Required work →
A word-for-word copy is needed of the line containing "Jay Z and Beyonce" and every line after it through the end of the records below, leaving out all pictures.

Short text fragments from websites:
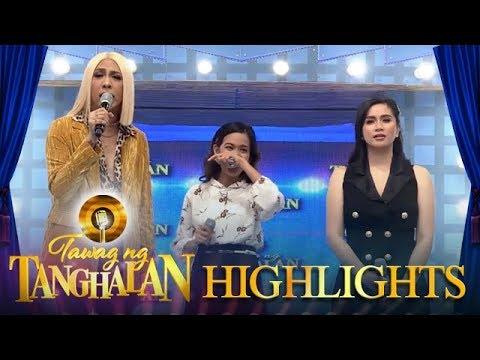 Tawag ng Tanghalan: Vice calls out Gracelle Lapinid's school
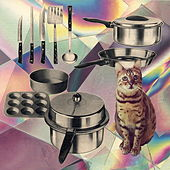 Pots & Pans / Martha by The Maghreban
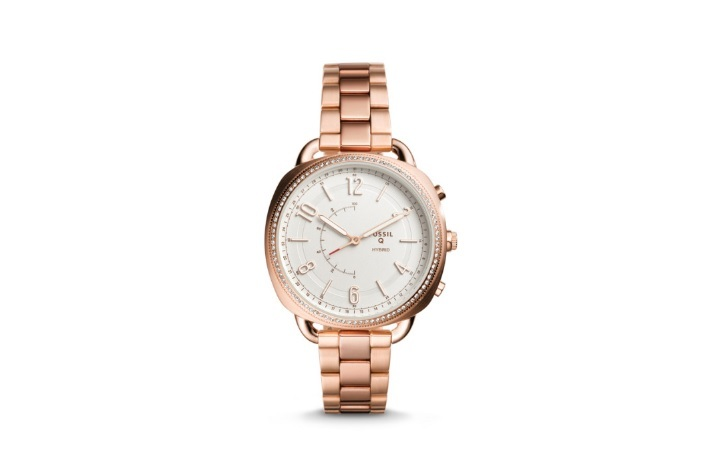 Fossil Hybrid Smartwatch-Q in Rose Gold, Stainless Steel
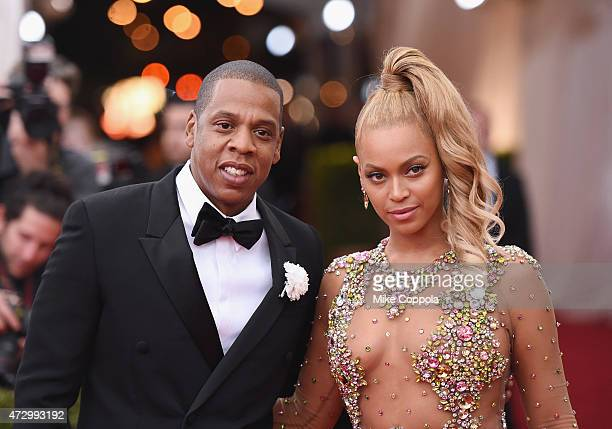 Jay Z and Beyonce attend the 'China Through The Looking Glass' Costume Institute Benefit Gala at the Metropolitan Museum of Art on May 4 2015 in New...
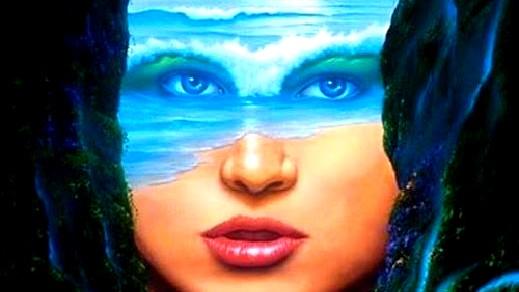 صور باهرة تجسد وجه المراة وجسدها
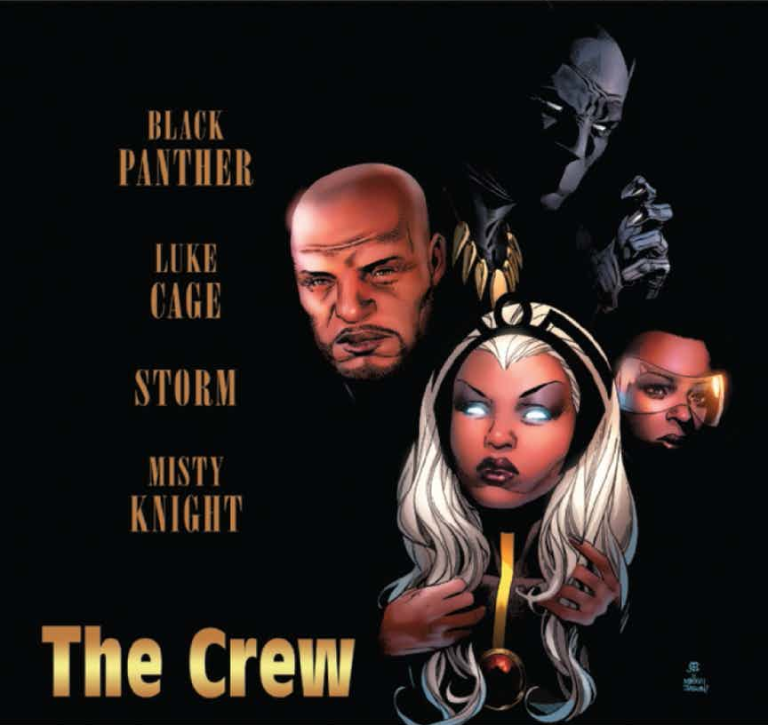 Black Panther The Crew #1 (Cover B Jim Cheung Hip-Hop Variant)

Result of this exercise →
 Jay Z and Beyonce attend the 'China Through The Looking Glass' Costume Institute Benefit Gala at the Metropolitan Museum of Art on May 4 2015 in New...
 صور باهرة تجسد وجه المراة وجسدها
 Black Panther The Crew #1 (Cover B Jim Cheung Hip-Hop Variant)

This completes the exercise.